** START OF Source records **
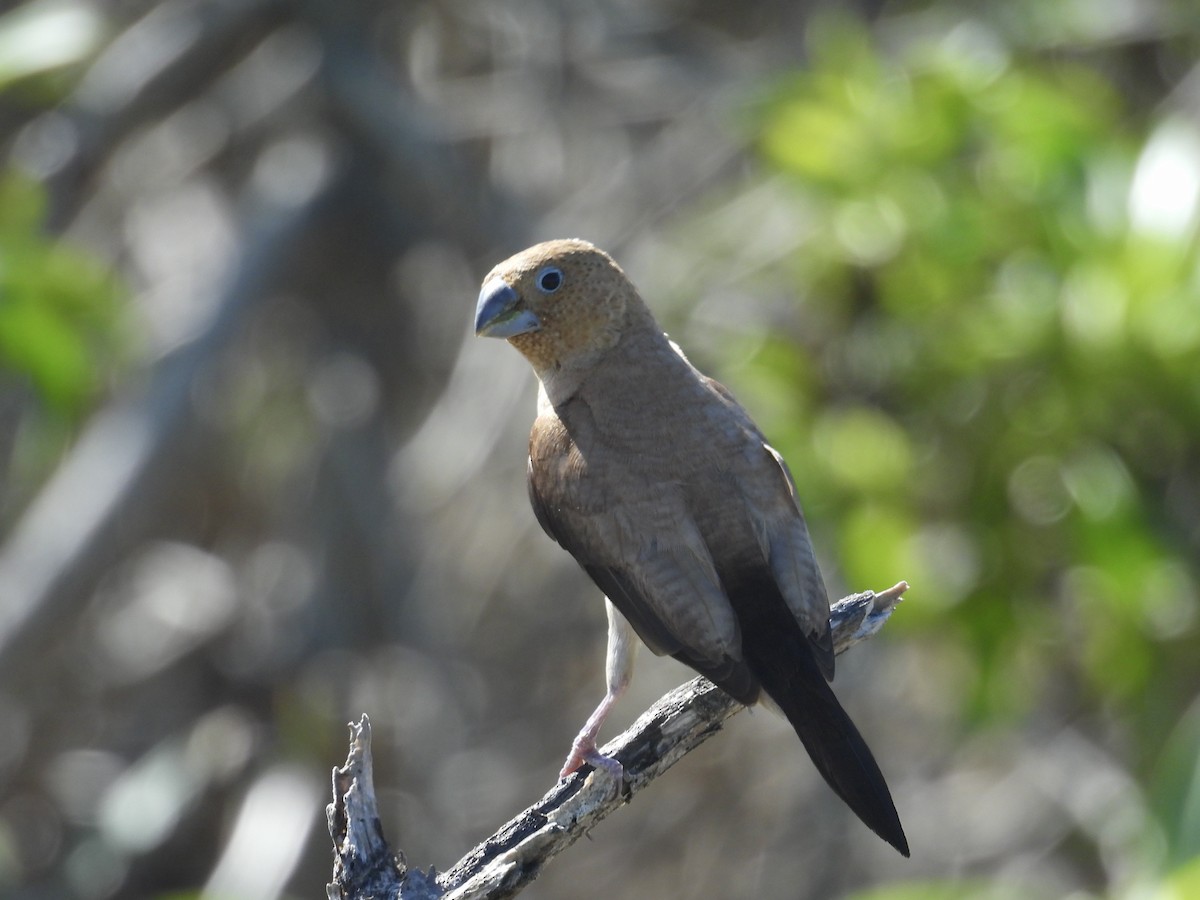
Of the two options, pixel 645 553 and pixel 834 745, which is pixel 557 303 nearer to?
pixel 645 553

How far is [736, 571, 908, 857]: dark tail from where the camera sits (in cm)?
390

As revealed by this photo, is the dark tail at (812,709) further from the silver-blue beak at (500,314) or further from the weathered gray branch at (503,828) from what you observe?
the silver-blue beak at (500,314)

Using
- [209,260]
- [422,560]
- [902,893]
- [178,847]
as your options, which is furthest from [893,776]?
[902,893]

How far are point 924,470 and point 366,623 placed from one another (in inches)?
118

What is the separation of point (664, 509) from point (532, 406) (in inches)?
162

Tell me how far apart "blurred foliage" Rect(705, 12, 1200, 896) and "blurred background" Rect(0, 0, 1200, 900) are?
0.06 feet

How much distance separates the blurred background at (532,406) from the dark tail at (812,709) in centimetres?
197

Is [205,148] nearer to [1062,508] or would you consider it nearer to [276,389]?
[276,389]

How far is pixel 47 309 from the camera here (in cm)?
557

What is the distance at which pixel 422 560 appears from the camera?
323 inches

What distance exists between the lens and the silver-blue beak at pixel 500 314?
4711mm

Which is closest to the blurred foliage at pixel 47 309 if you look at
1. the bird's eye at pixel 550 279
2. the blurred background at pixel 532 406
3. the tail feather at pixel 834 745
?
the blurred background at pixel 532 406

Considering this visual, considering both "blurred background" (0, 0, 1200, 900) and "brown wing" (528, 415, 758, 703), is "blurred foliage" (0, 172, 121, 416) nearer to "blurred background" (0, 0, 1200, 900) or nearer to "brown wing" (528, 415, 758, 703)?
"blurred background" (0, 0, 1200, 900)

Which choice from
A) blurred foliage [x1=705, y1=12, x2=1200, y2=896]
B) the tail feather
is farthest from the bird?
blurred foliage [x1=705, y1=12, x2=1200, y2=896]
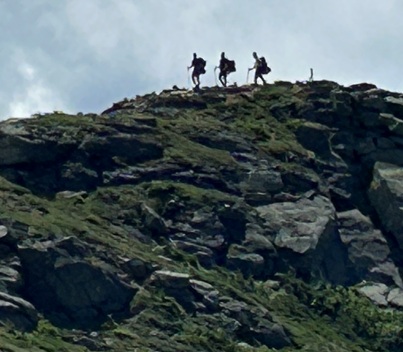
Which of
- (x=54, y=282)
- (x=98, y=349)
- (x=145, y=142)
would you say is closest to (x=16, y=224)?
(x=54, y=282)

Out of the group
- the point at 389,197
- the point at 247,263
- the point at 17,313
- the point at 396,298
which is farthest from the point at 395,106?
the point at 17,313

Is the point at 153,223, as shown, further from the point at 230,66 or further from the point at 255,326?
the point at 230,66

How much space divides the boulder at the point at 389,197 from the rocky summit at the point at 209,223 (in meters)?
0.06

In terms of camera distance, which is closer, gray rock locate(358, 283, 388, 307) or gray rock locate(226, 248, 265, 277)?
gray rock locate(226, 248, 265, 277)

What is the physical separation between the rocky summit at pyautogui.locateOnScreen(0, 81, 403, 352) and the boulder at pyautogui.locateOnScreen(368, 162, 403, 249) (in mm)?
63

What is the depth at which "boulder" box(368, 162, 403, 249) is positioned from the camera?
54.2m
** END OF Source records **
** START OF Source records **
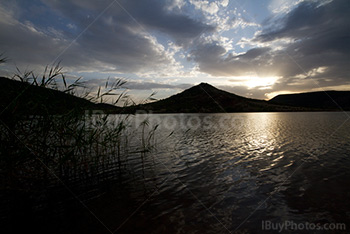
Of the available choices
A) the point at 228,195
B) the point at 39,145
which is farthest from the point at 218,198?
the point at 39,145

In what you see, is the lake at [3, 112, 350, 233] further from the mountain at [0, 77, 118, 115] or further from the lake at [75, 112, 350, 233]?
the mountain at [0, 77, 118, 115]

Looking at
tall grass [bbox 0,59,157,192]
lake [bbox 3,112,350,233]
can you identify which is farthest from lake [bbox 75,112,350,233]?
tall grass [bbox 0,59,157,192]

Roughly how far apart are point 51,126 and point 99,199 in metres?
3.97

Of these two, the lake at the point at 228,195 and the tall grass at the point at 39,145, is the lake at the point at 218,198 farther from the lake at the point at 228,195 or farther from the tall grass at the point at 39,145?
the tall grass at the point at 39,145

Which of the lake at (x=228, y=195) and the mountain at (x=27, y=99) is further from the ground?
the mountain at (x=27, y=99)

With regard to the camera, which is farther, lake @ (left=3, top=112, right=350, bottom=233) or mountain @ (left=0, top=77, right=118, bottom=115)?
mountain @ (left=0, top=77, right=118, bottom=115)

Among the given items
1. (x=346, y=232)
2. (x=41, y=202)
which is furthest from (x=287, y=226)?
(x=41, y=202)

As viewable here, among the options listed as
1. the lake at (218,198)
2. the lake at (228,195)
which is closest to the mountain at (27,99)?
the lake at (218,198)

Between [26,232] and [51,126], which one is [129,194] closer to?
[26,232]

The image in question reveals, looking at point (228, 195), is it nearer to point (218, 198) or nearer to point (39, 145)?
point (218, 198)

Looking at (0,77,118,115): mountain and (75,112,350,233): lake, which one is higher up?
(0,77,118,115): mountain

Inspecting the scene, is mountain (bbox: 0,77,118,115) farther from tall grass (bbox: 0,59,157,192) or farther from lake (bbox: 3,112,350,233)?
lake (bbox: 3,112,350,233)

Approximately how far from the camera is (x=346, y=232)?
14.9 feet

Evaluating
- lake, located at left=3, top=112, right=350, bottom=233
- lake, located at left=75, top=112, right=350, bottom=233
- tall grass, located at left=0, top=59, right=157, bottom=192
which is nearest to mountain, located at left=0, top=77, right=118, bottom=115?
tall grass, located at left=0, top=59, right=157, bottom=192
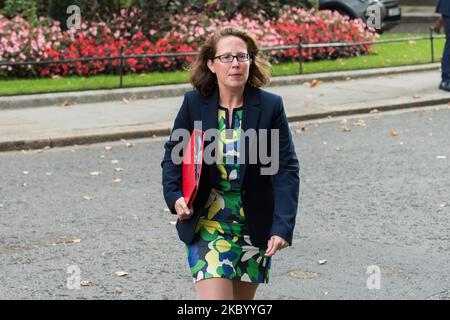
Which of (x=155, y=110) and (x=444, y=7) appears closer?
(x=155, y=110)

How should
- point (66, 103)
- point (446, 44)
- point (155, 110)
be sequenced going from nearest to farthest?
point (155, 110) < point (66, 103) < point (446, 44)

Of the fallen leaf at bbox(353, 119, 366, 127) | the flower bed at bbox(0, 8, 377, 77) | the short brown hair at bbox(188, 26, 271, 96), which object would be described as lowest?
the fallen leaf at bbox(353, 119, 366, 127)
** END OF Source records **
** START OF Source records **
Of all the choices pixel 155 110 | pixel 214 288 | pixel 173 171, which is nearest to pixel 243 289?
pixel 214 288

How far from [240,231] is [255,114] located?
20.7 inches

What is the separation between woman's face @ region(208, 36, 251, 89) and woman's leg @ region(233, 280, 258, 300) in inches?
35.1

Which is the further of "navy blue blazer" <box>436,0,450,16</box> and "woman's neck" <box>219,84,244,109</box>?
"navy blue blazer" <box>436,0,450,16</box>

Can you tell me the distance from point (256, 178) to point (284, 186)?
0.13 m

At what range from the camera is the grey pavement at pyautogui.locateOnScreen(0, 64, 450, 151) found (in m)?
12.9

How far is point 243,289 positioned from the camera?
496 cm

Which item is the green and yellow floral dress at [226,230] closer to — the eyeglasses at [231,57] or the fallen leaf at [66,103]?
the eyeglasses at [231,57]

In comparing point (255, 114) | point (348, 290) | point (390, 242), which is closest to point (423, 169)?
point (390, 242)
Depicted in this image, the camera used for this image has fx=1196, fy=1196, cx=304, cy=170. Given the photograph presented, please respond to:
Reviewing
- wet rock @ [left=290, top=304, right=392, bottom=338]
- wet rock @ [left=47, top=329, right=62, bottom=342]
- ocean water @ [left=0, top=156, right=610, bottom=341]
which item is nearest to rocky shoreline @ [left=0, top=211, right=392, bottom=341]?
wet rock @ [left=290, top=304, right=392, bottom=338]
** END OF Source records **
» Problem description: Pick out each line in the records above that contains the word "bird", and copy every such line in full.

» The solution:
1. the bird's eye at pixel 550 279
is farthest from the bird?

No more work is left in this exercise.